Hello everyone, I have been lurking here for a couple months now. My husband and I, well, I decided to have a Halloween party this year and started to get really into this decorating stuff! I made 11 tombstones that actually turned out pretty darn well! I would love to be neighbors with all of you creative people though! Your ideas and creations are very inspirational! This year my yard haunt will start small and I hope to eventually create stuff like you all have! 
I just read Secrets welcome post and like her, I have five acres. I would love to eventually have a big yard haunt!

I look forward to seeing more pictures and more help with the creating of props!


----------



## ScareFX (Aug 18, 2004)

Welcome witchywoman. Glad you joined the forum. Share some pics of your tombstones when you get a chance.


----------



## Zombie-F (Apr 12, 2004)

Welcome to the forums WW. Your story sounds alot like how most of us started out with our displays. Once the bug bites you, you just keep running with it until it's run away with all of your money.


----------



## colinsuds (Aug 20, 2005)

WElcome to the street witchywoman dont worry there plent of beginers in here...LIKE ME! happy halloween by the way


----------



## TipoDeemin (Oct 8, 2005)

Welcome! ...Man, I think you've technically been here longer than me. But welcome, anyway!


----------



## claymud (Aug 21, 2005)

Welcome!! and Colin I think u can no longer be called a newbie...


----------



## scarface (Sep 16, 2005)

the street that just does not stop welcomes you. kinda like a bottomless pit..................................next years project!!!!


----------



## Sinister (Apr 18, 2004)

Welcome to the board.

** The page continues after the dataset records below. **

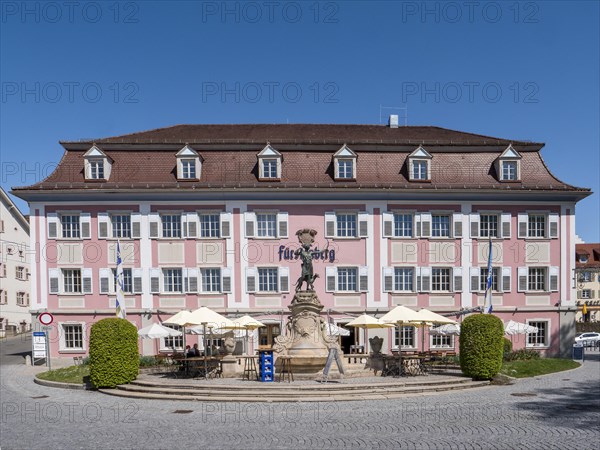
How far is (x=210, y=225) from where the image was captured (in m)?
32.7

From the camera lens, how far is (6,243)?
53.9 m

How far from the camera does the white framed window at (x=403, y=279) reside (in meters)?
33.1

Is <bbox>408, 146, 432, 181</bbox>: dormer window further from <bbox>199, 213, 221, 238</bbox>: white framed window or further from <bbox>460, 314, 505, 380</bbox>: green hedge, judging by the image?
<bbox>460, 314, 505, 380</bbox>: green hedge

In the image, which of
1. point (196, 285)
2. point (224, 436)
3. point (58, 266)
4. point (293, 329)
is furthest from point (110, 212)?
point (224, 436)

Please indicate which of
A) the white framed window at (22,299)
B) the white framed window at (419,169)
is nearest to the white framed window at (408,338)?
the white framed window at (419,169)

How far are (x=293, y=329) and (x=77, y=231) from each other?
16.0 m

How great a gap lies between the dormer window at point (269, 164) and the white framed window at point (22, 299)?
34.9 meters

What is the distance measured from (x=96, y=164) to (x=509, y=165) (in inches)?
926

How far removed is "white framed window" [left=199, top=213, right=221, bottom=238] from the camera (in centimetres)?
3259

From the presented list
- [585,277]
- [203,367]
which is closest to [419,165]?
[203,367]

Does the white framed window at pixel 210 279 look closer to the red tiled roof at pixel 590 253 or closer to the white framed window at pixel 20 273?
the white framed window at pixel 20 273

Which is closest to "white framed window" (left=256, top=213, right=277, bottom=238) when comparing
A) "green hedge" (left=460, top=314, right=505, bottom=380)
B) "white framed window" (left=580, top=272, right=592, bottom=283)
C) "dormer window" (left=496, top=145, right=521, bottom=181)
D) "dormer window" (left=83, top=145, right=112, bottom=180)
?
"dormer window" (left=83, top=145, right=112, bottom=180)

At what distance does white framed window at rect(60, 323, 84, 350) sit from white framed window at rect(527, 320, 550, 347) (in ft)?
82.3

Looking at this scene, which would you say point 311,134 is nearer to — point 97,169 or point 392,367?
point 97,169
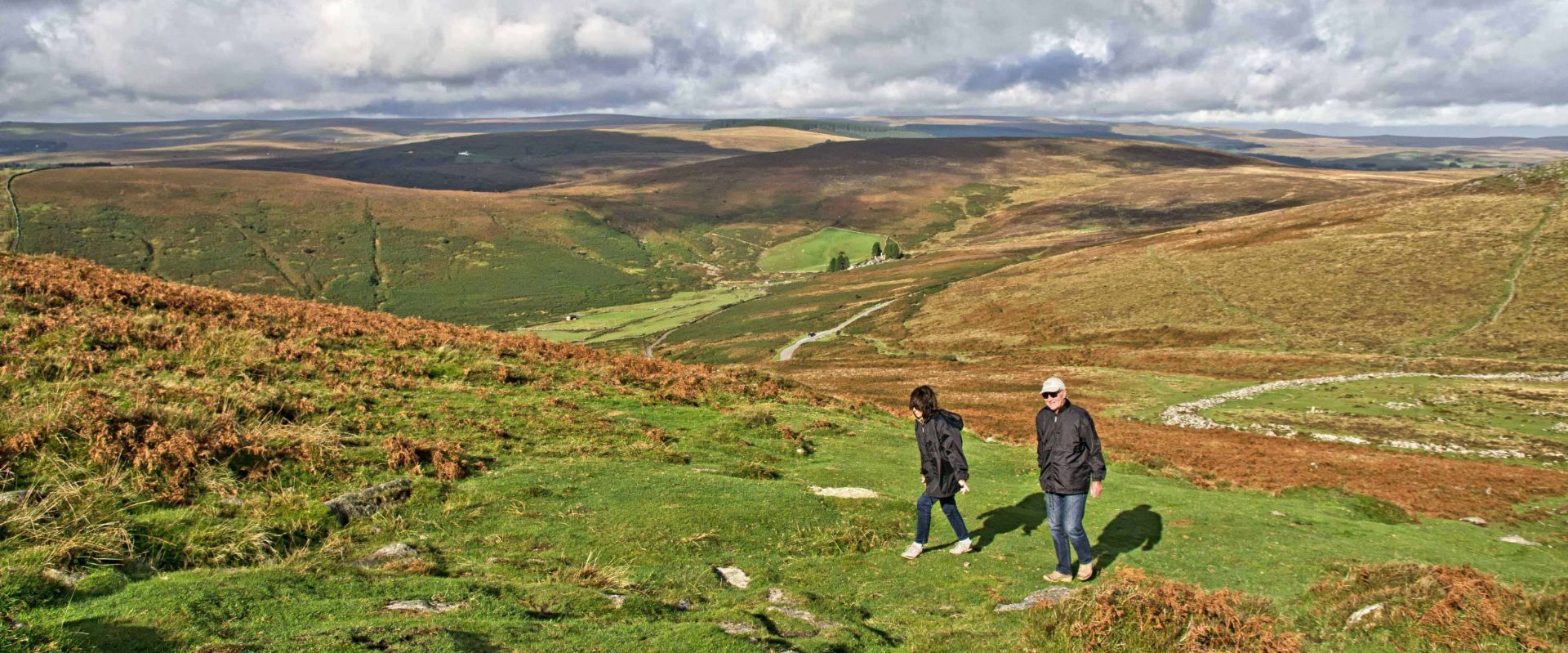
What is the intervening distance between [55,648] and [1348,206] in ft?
517

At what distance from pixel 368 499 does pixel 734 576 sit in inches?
251

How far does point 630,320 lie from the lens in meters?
175

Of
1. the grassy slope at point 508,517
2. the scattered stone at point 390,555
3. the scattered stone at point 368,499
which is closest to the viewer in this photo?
the grassy slope at point 508,517

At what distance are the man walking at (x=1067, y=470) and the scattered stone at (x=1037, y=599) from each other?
0.90m

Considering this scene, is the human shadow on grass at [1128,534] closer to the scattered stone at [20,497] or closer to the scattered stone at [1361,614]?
the scattered stone at [1361,614]

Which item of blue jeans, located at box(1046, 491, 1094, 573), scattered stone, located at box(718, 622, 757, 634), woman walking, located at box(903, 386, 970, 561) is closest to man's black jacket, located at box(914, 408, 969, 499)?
woman walking, located at box(903, 386, 970, 561)

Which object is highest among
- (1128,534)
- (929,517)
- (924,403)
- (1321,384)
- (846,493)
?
(924,403)

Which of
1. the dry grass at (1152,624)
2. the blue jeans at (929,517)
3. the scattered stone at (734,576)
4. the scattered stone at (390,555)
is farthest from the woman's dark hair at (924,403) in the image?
the scattered stone at (390,555)

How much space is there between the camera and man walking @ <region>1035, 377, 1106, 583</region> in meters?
13.8

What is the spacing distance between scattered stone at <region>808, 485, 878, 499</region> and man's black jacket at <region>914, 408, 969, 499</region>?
164 inches

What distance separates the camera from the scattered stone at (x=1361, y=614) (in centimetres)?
1098

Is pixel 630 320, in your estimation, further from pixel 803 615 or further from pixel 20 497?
pixel 803 615

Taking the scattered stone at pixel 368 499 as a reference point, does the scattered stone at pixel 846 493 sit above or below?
below

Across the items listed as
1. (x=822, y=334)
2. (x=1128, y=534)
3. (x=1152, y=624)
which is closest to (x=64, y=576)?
(x=1152, y=624)
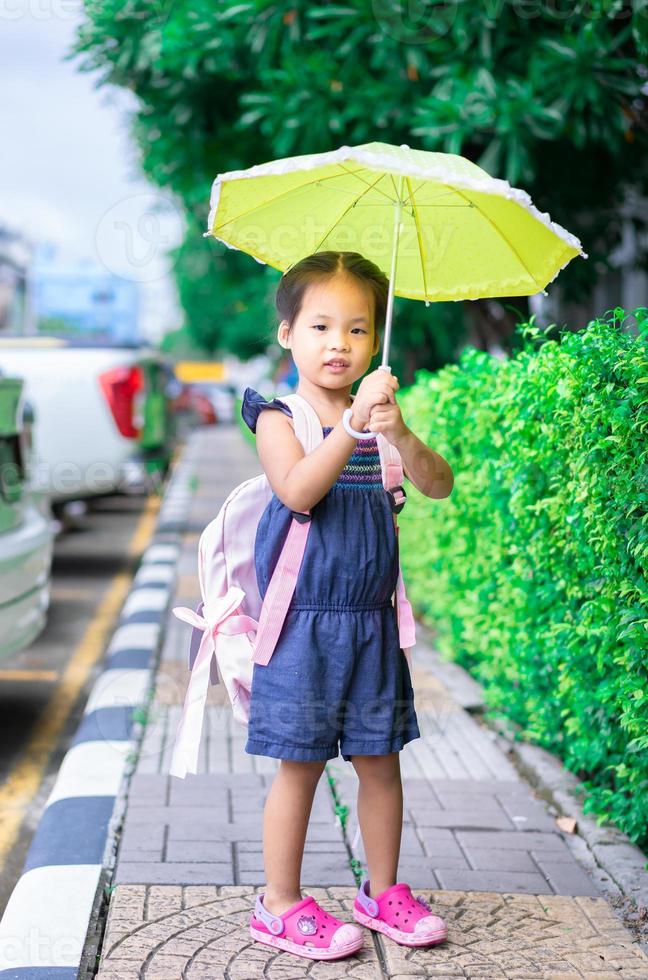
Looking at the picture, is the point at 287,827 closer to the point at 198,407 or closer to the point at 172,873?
the point at 172,873

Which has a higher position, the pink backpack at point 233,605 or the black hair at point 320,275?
the black hair at point 320,275

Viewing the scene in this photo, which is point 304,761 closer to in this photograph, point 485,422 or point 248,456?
point 485,422

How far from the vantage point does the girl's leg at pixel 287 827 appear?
115 inches

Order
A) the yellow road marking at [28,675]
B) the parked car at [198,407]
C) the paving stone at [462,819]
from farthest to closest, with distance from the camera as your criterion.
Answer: the parked car at [198,407] → the yellow road marking at [28,675] → the paving stone at [462,819]

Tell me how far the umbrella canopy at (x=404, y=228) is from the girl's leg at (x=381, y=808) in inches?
46.2

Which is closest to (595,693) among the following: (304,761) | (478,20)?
(304,761)

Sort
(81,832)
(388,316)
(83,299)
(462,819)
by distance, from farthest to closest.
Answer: (83,299) < (462,819) < (81,832) < (388,316)

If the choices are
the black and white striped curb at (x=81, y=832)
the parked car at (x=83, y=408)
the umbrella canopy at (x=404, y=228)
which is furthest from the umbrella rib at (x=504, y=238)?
the parked car at (x=83, y=408)

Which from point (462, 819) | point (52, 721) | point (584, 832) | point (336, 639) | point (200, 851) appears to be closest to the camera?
point (336, 639)

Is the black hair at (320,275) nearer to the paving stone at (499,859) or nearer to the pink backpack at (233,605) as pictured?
the pink backpack at (233,605)

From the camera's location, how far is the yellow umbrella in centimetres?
289

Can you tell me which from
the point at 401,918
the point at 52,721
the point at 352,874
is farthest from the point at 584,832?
the point at 52,721

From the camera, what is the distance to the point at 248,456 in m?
24.3

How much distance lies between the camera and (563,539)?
3850mm
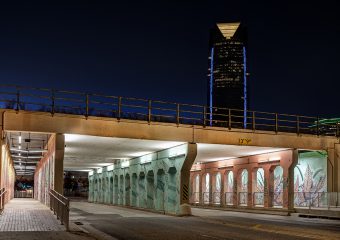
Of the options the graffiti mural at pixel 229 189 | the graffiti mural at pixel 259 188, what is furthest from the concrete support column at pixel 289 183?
the graffiti mural at pixel 229 189

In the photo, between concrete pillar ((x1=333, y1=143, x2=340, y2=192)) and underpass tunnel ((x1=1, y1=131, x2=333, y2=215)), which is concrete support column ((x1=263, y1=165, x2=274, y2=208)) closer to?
underpass tunnel ((x1=1, y1=131, x2=333, y2=215))

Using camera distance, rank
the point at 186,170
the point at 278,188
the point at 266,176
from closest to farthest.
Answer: the point at 186,170 → the point at 266,176 → the point at 278,188

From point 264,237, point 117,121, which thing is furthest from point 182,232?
point 117,121

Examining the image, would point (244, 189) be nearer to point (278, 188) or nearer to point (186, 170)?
point (278, 188)

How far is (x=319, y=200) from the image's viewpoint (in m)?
32.0

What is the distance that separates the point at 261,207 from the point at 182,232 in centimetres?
1793

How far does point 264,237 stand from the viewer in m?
17.1

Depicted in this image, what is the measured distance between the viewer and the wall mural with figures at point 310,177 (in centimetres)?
3378

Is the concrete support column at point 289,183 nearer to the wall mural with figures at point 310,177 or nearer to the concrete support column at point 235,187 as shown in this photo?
the wall mural with figures at point 310,177

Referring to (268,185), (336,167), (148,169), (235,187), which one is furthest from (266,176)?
(148,169)

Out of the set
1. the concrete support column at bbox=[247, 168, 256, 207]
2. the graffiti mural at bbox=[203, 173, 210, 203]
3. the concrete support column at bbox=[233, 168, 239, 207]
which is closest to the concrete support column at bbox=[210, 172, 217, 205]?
the graffiti mural at bbox=[203, 173, 210, 203]

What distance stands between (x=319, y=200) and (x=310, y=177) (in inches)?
173

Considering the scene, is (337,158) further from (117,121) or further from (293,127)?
(117,121)

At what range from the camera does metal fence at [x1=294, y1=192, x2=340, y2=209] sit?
31.1m
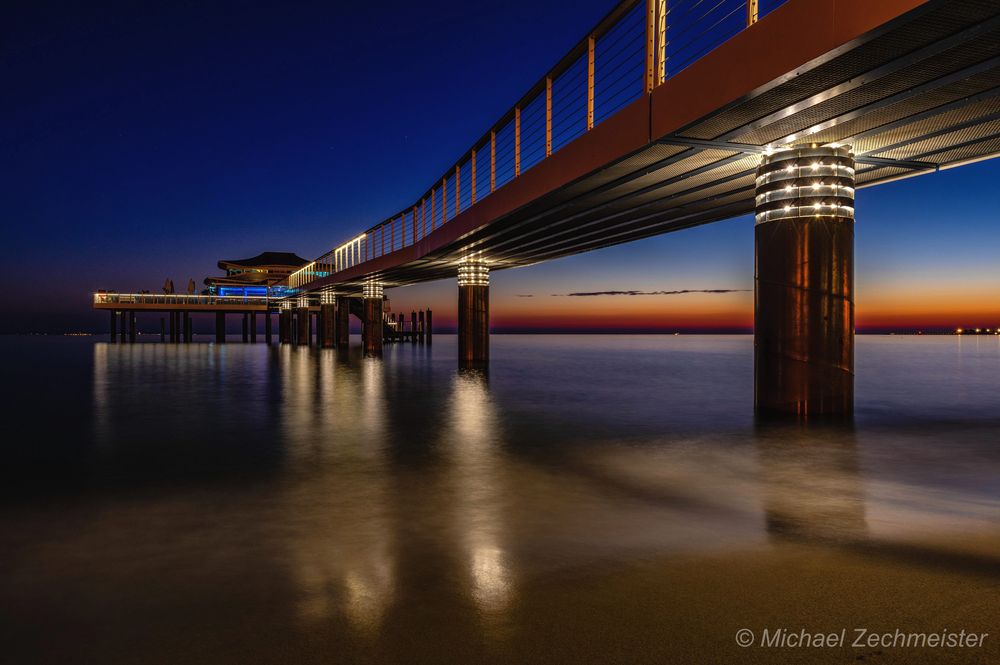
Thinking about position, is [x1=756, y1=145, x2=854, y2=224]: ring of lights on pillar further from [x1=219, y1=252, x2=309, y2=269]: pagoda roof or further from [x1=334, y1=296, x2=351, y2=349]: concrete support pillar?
[x1=219, y1=252, x2=309, y2=269]: pagoda roof

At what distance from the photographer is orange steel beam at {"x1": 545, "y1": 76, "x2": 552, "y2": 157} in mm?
12875

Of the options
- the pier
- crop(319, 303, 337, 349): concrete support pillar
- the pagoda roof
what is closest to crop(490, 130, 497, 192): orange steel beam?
the pier

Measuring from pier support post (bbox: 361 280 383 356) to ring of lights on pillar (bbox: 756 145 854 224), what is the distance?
29.7 m

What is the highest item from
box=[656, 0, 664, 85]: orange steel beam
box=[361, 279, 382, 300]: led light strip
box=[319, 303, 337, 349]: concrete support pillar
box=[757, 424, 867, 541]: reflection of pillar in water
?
box=[656, 0, 664, 85]: orange steel beam

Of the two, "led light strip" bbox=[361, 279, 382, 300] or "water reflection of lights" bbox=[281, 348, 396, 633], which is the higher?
"led light strip" bbox=[361, 279, 382, 300]

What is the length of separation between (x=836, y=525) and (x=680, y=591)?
1903 mm

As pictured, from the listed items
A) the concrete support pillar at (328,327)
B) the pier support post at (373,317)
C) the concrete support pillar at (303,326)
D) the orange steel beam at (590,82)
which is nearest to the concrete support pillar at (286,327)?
the concrete support pillar at (303,326)

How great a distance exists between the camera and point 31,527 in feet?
15.0

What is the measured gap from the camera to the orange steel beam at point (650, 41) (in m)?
9.05

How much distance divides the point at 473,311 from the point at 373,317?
1328 cm

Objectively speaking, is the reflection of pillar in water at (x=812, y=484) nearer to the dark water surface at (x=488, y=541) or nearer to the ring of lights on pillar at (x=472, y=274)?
the dark water surface at (x=488, y=541)

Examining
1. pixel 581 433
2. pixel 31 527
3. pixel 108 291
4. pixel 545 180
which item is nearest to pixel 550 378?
pixel 545 180

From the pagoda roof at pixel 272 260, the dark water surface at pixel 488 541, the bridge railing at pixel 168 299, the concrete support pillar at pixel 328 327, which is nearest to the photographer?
the dark water surface at pixel 488 541

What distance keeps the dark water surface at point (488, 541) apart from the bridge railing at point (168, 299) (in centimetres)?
6023
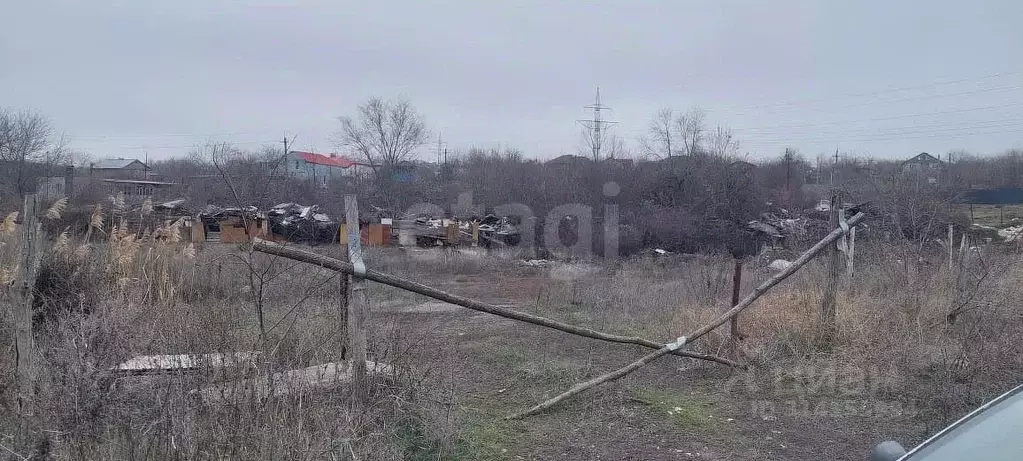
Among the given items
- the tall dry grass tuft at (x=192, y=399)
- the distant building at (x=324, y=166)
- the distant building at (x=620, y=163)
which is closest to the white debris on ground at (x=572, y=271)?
the tall dry grass tuft at (x=192, y=399)

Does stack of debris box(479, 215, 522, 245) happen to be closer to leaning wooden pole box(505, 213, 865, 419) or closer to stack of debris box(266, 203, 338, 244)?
stack of debris box(266, 203, 338, 244)

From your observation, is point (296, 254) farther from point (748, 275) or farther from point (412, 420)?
point (748, 275)

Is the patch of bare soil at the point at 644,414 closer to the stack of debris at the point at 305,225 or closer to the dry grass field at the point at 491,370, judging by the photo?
the dry grass field at the point at 491,370

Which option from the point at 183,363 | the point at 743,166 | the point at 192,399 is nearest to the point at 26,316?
the point at 183,363

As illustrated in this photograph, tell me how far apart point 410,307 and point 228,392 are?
720cm

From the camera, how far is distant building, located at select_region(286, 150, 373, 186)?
118ft

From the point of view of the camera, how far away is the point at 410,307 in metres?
11.1

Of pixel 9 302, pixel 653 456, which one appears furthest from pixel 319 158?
pixel 653 456

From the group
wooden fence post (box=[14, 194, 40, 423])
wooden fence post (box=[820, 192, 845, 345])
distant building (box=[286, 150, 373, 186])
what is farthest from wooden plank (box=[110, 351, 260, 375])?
distant building (box=[286, 150, 373, 186])

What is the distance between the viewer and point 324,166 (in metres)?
45.2
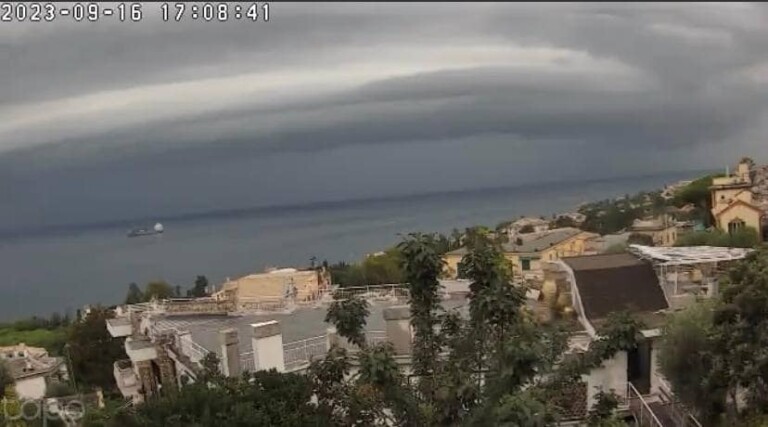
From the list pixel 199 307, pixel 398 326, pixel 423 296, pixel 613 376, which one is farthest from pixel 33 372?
pixel 423 296

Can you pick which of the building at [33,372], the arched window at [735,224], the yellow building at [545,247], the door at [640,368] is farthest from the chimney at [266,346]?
the arched window at [735,224]

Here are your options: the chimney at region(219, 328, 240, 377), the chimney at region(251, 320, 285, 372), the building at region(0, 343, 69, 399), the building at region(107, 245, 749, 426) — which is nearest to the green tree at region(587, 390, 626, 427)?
the building at region(107, 245, 749, 426)

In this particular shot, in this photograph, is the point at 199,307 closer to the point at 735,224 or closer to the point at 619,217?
the point at 735,224

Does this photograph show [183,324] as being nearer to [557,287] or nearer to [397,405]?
[557,287]

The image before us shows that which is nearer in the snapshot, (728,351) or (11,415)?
(728,351)

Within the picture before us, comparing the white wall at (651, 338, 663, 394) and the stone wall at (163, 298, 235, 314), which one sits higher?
the stone wall at (163, 298, 235, 314)

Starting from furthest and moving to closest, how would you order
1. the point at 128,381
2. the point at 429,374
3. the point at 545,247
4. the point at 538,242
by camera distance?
the point at 538,242
the point at 545,247
the point at 128,381
the point at 429,374

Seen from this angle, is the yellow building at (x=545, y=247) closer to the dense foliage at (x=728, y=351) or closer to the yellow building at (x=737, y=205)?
the yellow building at (x=737, y=205)

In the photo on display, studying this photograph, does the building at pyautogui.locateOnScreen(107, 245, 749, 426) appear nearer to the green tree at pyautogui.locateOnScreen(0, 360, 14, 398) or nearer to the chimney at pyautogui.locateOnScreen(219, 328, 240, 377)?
the chimney at pyautogui.locateOnScreen(219, 328, 240, 377)
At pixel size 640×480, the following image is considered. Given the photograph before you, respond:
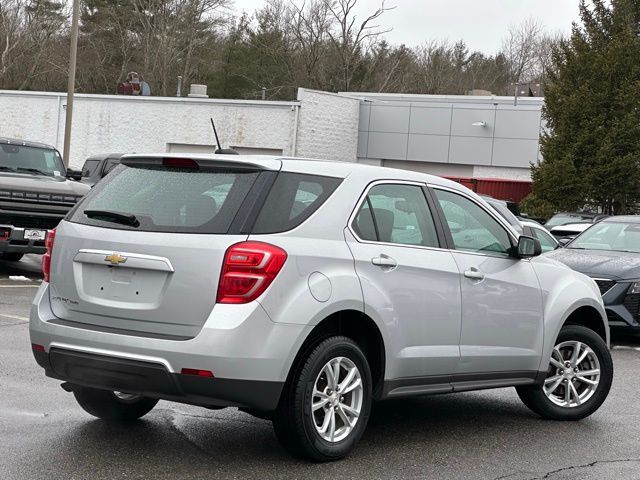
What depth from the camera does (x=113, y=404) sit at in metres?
6.63

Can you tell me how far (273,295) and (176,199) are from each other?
2.61 ft

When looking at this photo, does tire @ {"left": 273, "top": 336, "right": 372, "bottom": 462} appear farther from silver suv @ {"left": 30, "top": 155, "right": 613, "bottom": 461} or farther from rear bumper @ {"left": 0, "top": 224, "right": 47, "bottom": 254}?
rear bumper @ {"left": 0, "top": 224, "right": 47, "bottom": 254}

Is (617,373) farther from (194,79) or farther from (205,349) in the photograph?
(194,79)

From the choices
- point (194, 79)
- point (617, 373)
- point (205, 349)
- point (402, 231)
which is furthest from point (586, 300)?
point (194, 79)

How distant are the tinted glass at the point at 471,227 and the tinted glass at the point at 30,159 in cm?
1049

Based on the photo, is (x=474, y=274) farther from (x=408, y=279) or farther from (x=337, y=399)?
(x=337, y=399)

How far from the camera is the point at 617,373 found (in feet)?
33.4

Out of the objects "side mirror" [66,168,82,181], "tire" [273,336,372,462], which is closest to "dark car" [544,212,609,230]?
"side mirror" [66,168,82,181]

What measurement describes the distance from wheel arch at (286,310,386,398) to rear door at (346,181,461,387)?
60 mm

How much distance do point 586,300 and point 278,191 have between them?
297 centimetres

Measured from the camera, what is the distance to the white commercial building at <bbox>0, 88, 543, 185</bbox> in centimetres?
3888

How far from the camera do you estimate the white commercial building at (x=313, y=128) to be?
38875 mm

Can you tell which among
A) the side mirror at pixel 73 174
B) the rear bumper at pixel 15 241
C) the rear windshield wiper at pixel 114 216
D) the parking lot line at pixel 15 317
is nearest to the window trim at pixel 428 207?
the rear windshield wiper at pixel 114 216

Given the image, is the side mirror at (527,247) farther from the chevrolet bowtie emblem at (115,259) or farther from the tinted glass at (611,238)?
the tinted glass at (611,238)
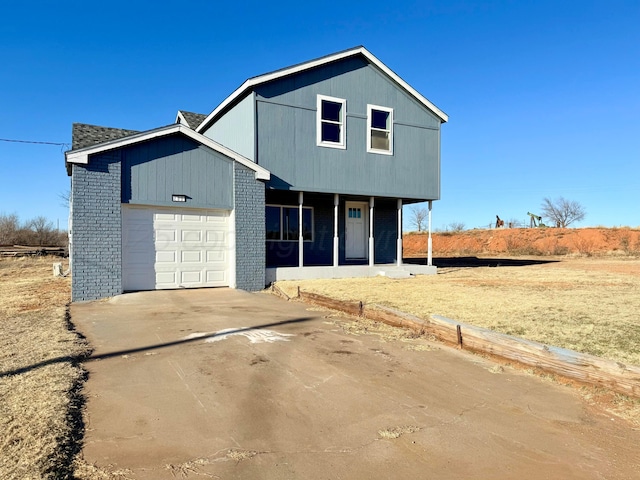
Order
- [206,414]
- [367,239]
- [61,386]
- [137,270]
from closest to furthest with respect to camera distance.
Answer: [206,414] < [61,386] < [137,270] < [367,239]

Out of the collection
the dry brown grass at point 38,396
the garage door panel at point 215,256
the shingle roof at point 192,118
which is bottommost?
the dry brown grass at point 38,396

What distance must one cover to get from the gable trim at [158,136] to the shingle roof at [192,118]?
6510 millimetres

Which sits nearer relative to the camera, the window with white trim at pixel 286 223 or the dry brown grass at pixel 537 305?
the dry brown grass at pixel 537 305

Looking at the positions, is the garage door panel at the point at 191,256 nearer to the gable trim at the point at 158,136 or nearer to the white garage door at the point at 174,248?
the white garage door at the point at 174,248

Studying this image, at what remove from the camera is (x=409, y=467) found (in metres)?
2.87

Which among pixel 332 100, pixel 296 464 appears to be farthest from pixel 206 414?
pixel 332 100

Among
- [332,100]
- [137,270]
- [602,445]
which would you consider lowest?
[602,445]

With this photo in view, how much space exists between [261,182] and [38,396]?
967 centimetres

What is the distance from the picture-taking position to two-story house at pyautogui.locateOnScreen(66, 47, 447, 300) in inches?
420

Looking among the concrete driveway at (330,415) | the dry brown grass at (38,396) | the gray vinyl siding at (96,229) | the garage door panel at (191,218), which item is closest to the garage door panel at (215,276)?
the garage door panel at (191,218)

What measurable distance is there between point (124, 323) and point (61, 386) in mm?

Your name suddenly has an *Eagles* song stuck in my headbone. Now I'll be hearing stuff about "Raven Hair" "Silver Spoons" and "Crazy Laughter in Another Room" all day long. :googly:


----------



## Vlad (Aug 2, 2005)

Welcome to the dark side WW. The dark side of the street that is. I'm glad you found us, and came out of lurking mode in time for the big day. I'd love to see the pics of your headstones if you have any.


----------



## witchywoman (Oct 24, 2005)

Thanks for the welcome everyone. I will get some pics taken and try to figure out how to post them! That might take me a little while! Plus, due to the god forsaken wind we have at our house, I am not setting up my outside stuff till this weekend. So hopefully I can get it all set up and not have it blow away!


----------



## pyxl (Oct 17, 2005)

Welcome aboard, matey...I'm also new. These people are great and have been very welcoming. There isn't anyone here I've talked with that hasn't been more than willing to share some ideas and offer suggestions. It's a group effort. I just sat in on my first "Chat" last friday night and it was great.


----------